SONNET XLII.
DIe, die my Hopes! for you do but augment The burning accents of my deep despair; Disdain and scorn, your downfall do consent: Tell to the World, She is unkind, yet fair. O Eyes, close up those ever-running fountains! For pitiless are all the tears you shed; Wherewith you watered have both dales and mountains. I see, I see remorse from her is fled. Pack hence, ye Sighs, into the empty air! Into the air that none your sound may hear.
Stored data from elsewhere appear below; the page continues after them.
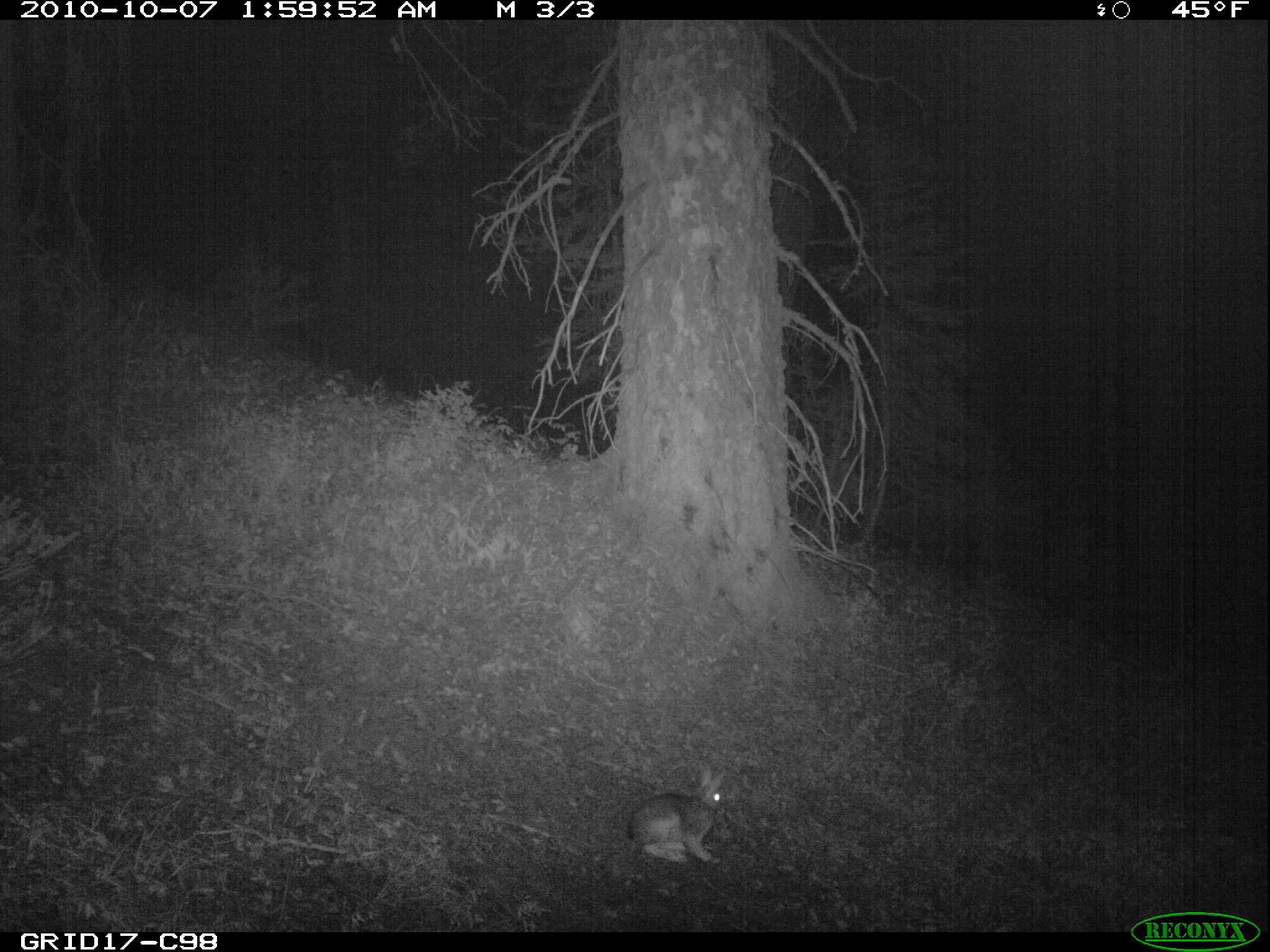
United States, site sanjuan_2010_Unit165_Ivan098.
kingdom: Animalia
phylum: Chordata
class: Mammalia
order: Lagomorpha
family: Leporidae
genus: Lepus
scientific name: Lepus americanus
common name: snowshoe hare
Sith cruel Chloris hath of you no care (Although she once esteemèd you full dear); Let sable night all your disgraces cover: Yet truer sighs were never sighed by lover.
SONNET XLIII.
THou glorious Sun (from whence my lesser light The substance of his crystal shine doth borrow) Let these my moans find favour in thy sight, And with remorse extinguish now my sorrow! Renew those lamps which thy disdain hath quenched, As Phœbus doth his sister Phœbe's shine: Consider how thy Corin, being drenched In seas of woe, to thee his plaints incline! And at thy feet, with tears, doth sue for grace; Which art the goddess of his chaste desire. Let not thy frowns, these labours poor deface! Although aloft they at the first aspire. And time shall come, as yet unknown to men, When I more large thy praises forth shall pen.